I’ve rarely been without one since. The elongated ones they gave us at the Daily Cal were descendants of those designed for reporters in suits. They fit nicely in the inside pocket along with your smokes and hip flask. Reporters – those that are left – don’t dress like that any more and they are more likely to use their cellphones than scribble notes. Still, for someone who loves words, I was lucky to work in two newsrooms. One in California, one in Buenos Aires. They may have been local papers of dubious prestige but they were guardians of a craft and they shaped my relationship to writing and the tools that I use to do it.

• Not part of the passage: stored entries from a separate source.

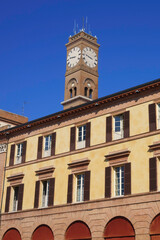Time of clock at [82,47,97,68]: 2:46
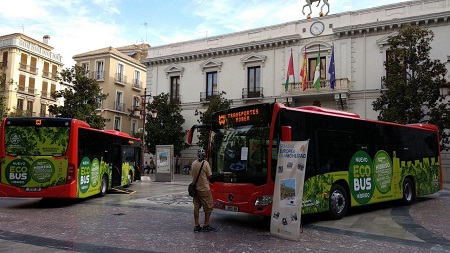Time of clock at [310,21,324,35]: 10:24
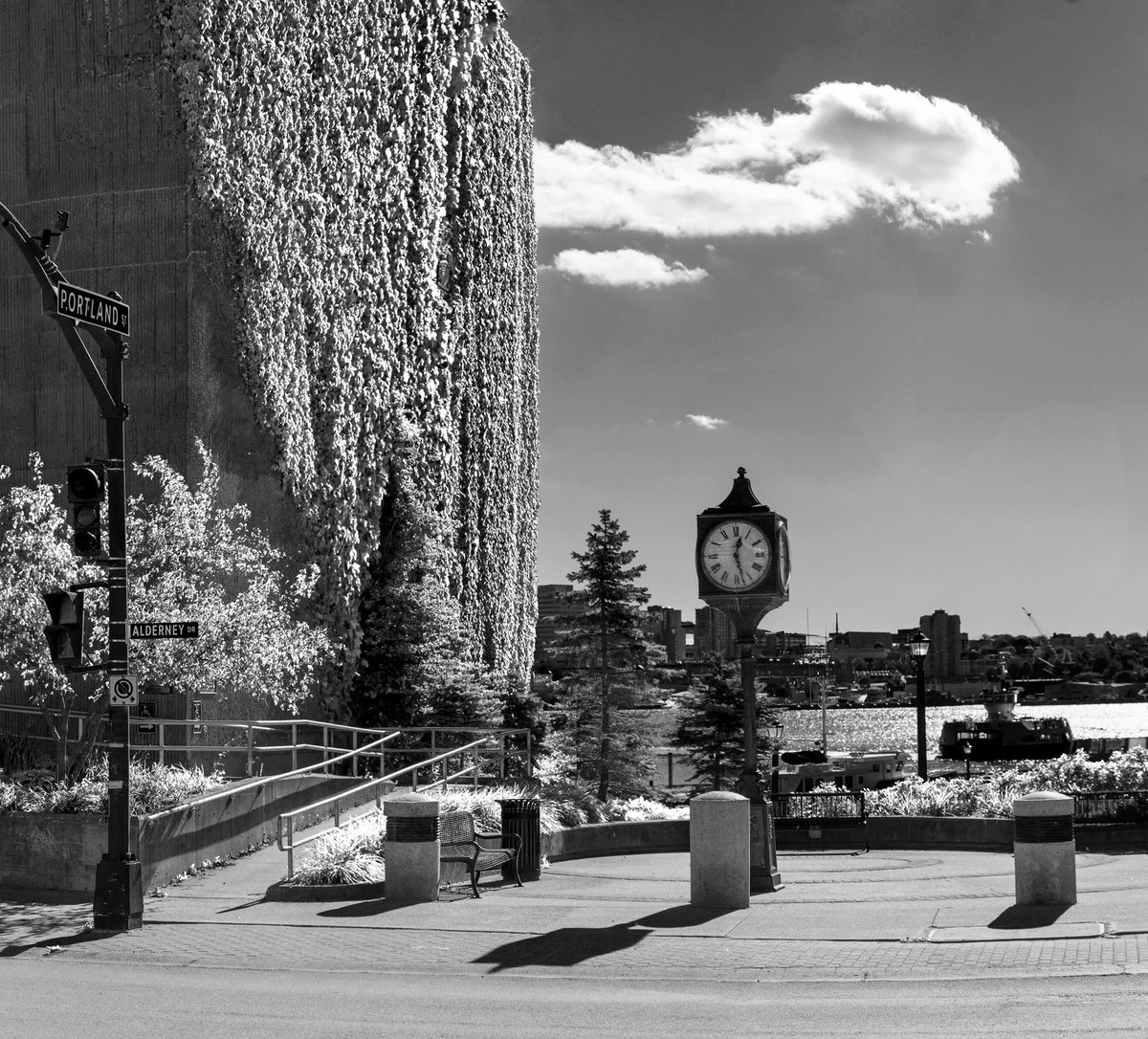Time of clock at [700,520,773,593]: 12:27
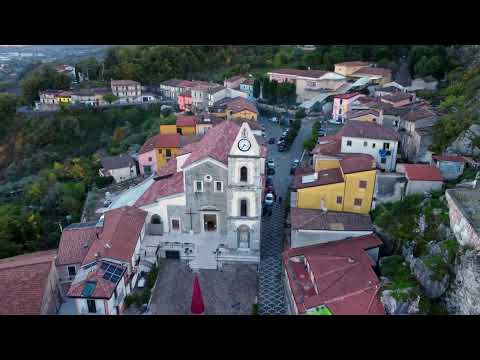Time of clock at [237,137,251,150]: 7:18
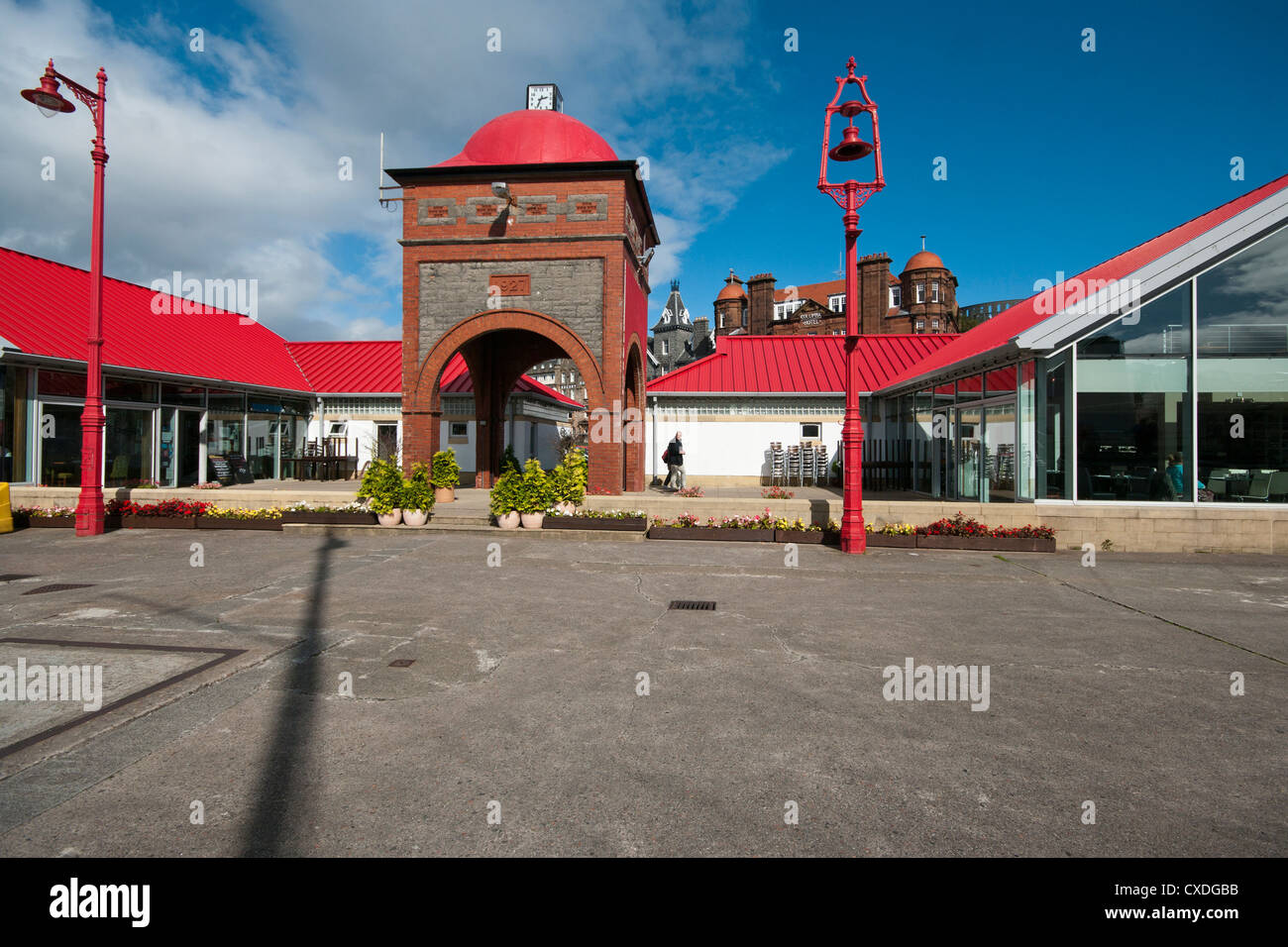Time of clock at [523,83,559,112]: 2:33
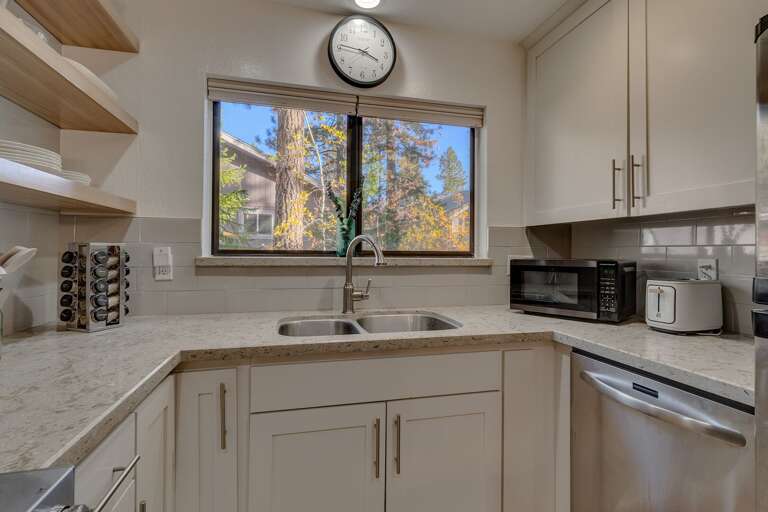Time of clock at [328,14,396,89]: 3:46
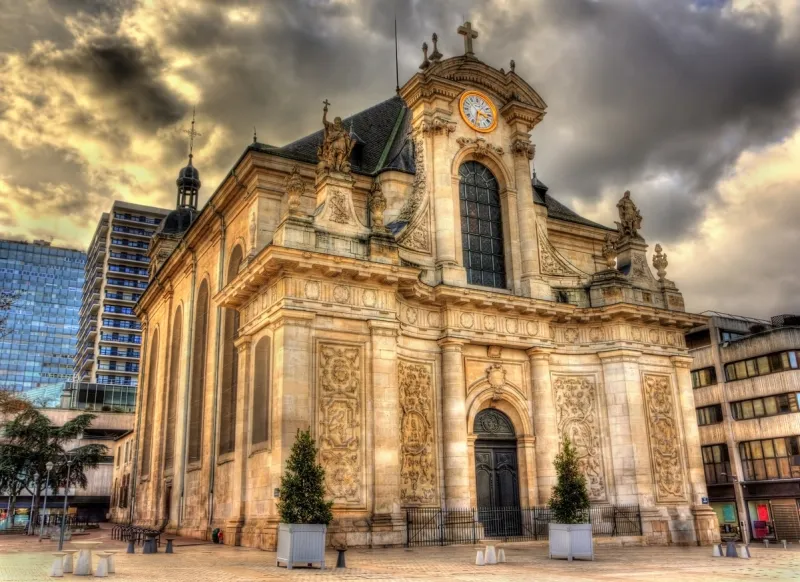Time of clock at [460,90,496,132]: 3:32
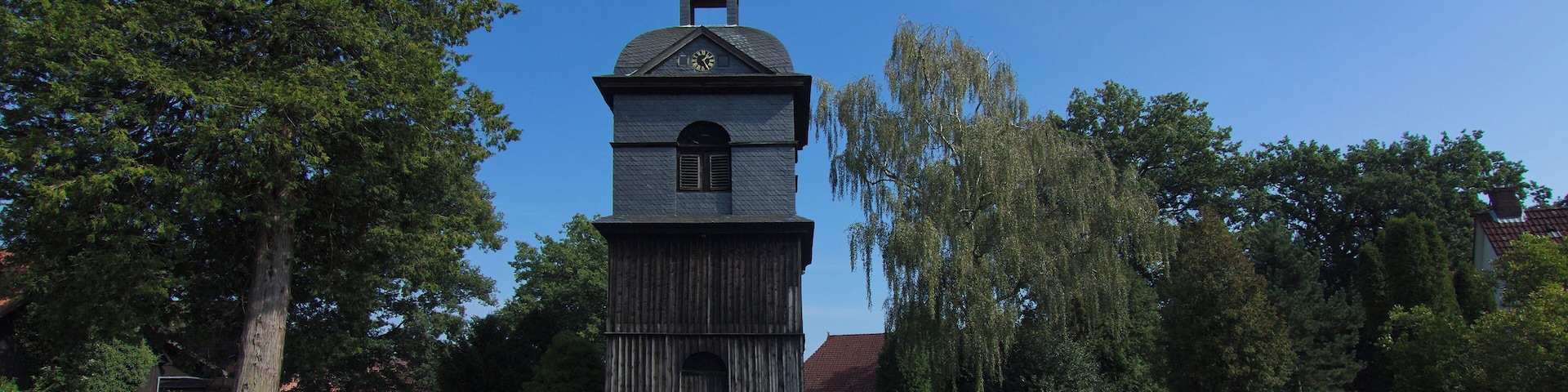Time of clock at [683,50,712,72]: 1:24
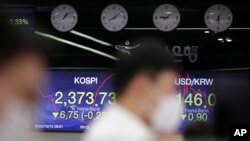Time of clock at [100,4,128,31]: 8:09
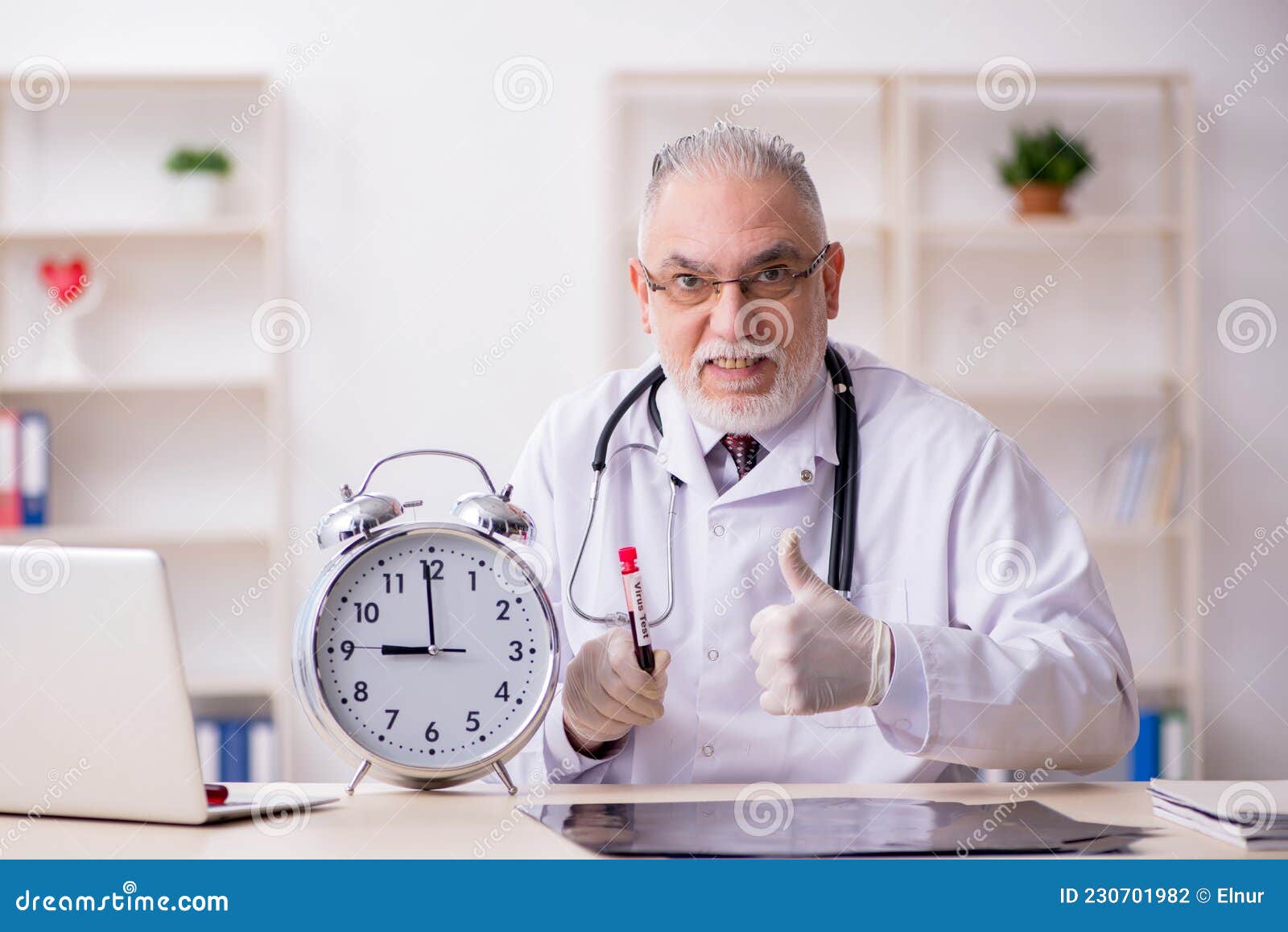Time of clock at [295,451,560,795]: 8:59
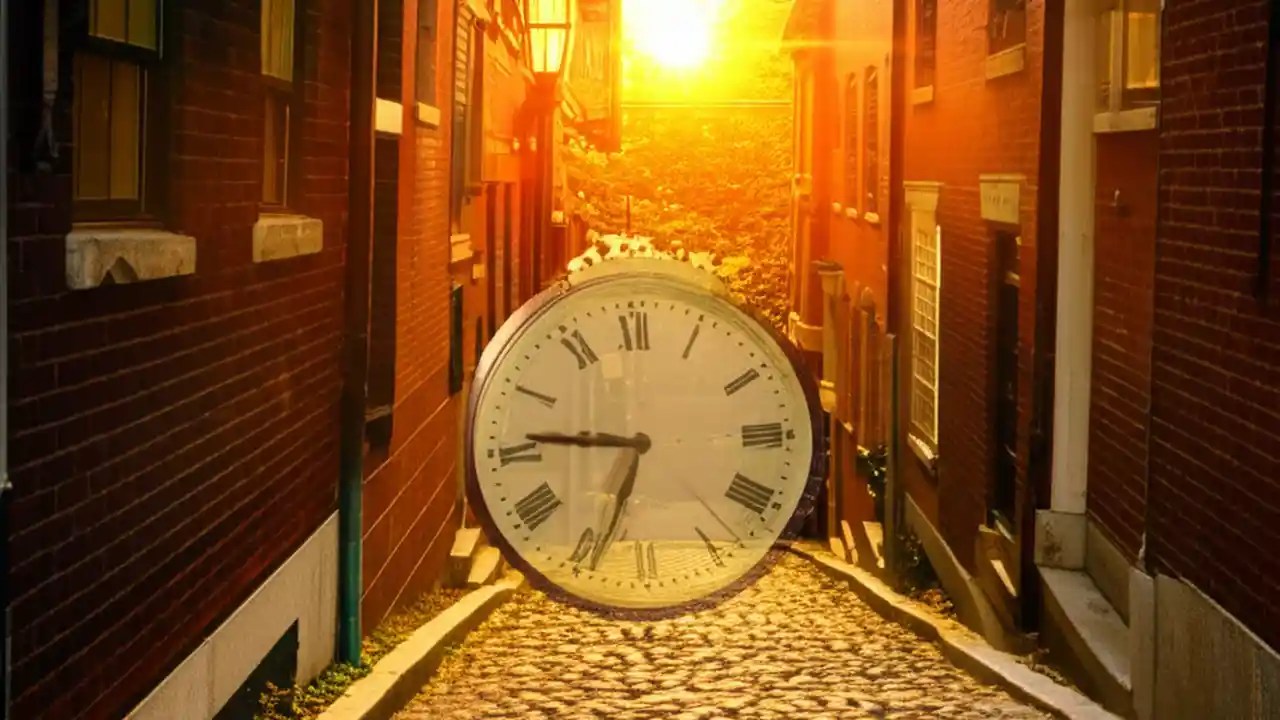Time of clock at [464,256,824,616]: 6:46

They also formed my view that writing and life are inseparable. In a newsroom, you take the world’s events, sculpt them into words and give them an eternal life of sorts. In a journal you transform your own life into something lasting and tangible and thus give it a meaning it would not otherwise have.

Without that process, everything is just chaos.

Small Notebook #117 may be short on earth-shattering ideas and may have been bruised and tarnished by a too-close association with my daily existence. It isn’t much to look at but that seems fitting: Life itself isn’t always pretty but I know that if I stare long and lovingly enough at it – and transform it into words – I will eventually find what I am looking for.